I hesitated, wishing I could step over him, walk into the house, climb up the stairs, and shut myself in my room forever. But I couldn’t. So I sat down next to him and looked at the lawn, grass lit by the porch light above us.
“What got you so upset?” Jason asked. “I mean, specifically. What do you think is going to happen?”
I snorted and shook my head. “Jason, I know what’s going to happen. I always knew.”
“Tell me,” Jason said patiently.
I pressed my lips together and held my breath.
After a while, broken by Jason’s relentless silence, I sighed.
“You know what happened. It was a stupid dare, then an even stupider plan to make Emma jealous. And I don’t know how or why, but at some point, pretending to be together was too much fun to stop, and it became something more.
But that’s just it. It’s just a farce that’s gone too far.
And now we need to go back to the original plan. ”
“Why do you think you need to? Things change, Taylor. People change their minds all the time,” Jason said.
I shrugged. “Just because I know.” He still has her photo in the corner of the corkboard, I thought.

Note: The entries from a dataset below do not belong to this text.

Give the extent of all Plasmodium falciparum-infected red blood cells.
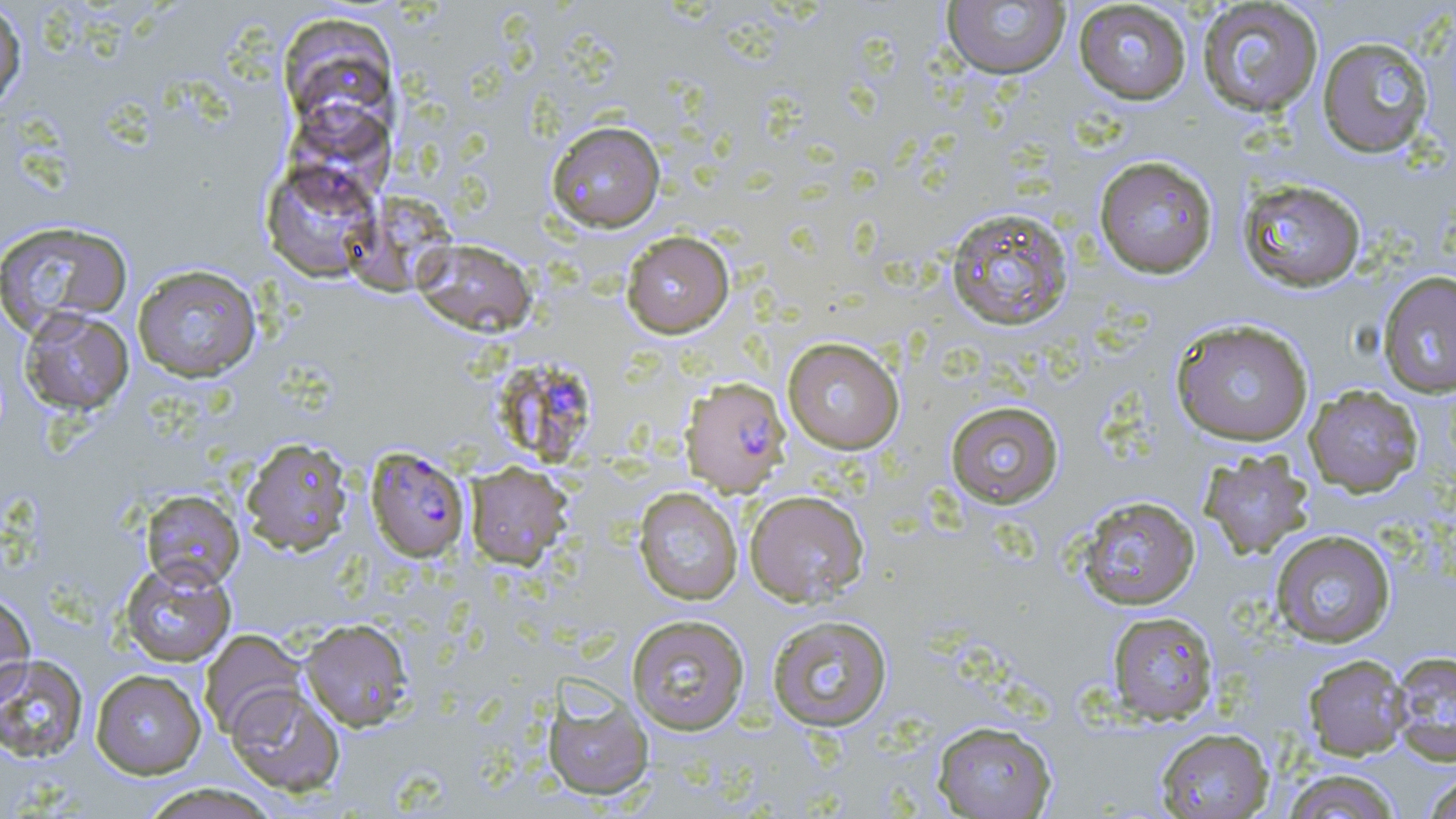

Approximate bounding boxes as [x1, y1, x2, y2] in pixels.
Plasmodium falciparum-infected red blood cells: [491, 363, 599, 468], [681, 376, 791, 496], [366, 447, 471, 562].

Summary:
  - Uninfected red blood cell locations: [1073, 1, 1192, 104], [1196, 1, 1324, 117], [0, 2, 27, 114], [940, 2, 1071, 79], [278, 14, 398, 129], [1317, 36, 1435, 158], [546, 120, 666, 233], [1093, 155, 1219, 279], [261, 159, 381, 282], [1237, 178, 1367, 293], [944, 205, 1074, 332], [0, 220, 133, 336], [621, 230, 734, 338], [413, 238, 537, 337], [132, 264, 262, 382], [1377, 271, 1456, 399], [19, 308, 134, 415], [1170, 318, 1315, 447], [782, 337, 904, 454], [1304, 384, 1423, 497], [945, 400, 1064, 508], [240, 436, 354, 557], [1199, 450, 1314, 559], [465, 462, 571, 569], [633, 487, 743, 605], [140, 489, 244, 591], [744, 489, 870, 607], [1074, 495, 1201, 610], [1270, 529, 1396, 648], [118, 560, 236, 667], [0, 591, 36, 706], [1107, 611, 1219, 724], [626, 613, 751, 735], [766, 614, 893, 732], [299, 618, 414, 731], [198, 629, 306, 738], [1389, 650, 1456, 765], [0, 654, 89, 763], [1303, 654, 1410, 760], [90, 669, 207, 779], [541, 681, 655, 801], [226, 684, 346, 797], [932, 720, 1057, 818], [1155, 727, 1274, 818], [1280, 768, 1404, 819], [1422, 771, 1456, 819], [138, 783, 280, 819]
  - Slide-level diagnosis: Plasmodium falciparum
  - Preparation: thin blood film
  - Field of view: one of a larger specimen
  - Stain: May-Grünwald-Giemsa
  - Image size: 1456×819 pixels
  - Modality: light microscopy
  - Magnification: 1000x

And it was a perfect opportunity. He would be the knight in shining armor, and she would be grateful that he existed, and they would discover that this whole interruption in their happy relationship was just that, an interruption. An intermission.
I turned to Jason, who didn’t look pleased with my answer and was about to protest. “I’m fine,” I said. “It just sucks, because it’s fun, and I didn’t want it to end so soon. But we knew it would.” And then, when Jason’s expression softened a little, I added, “I want to go to bed now.”
He put a hand on my shoulder, squeezed it hard enough that my throat tightened and my eyes stung, and he shook it. “Get some rest, buddy. We’ll talk tomorrow.”
“Sure,” I whispered, all I could do without cracking.
I got up, entered the house, and was greeted by Peanut, who pushed his nose hard against my leg, then noticed Jason on the porch and forgot all about me.
That was my fate, I supposed. I was great, but there was always someone better standing behind me.
So I went upstairs, shut myself in my room, and stared at the ceiling as certainty slowly built up in me.
This was it. This was the end of the road, and I really wasn’t supposed to be so surprised.
I’d always known that the road was short and unfinished, that it went to a cliff, and that the bridge had never even been planned.
It was entirely my fault for imagining that, once I reached the cliff’s edge, I’d have wings big enough to fly.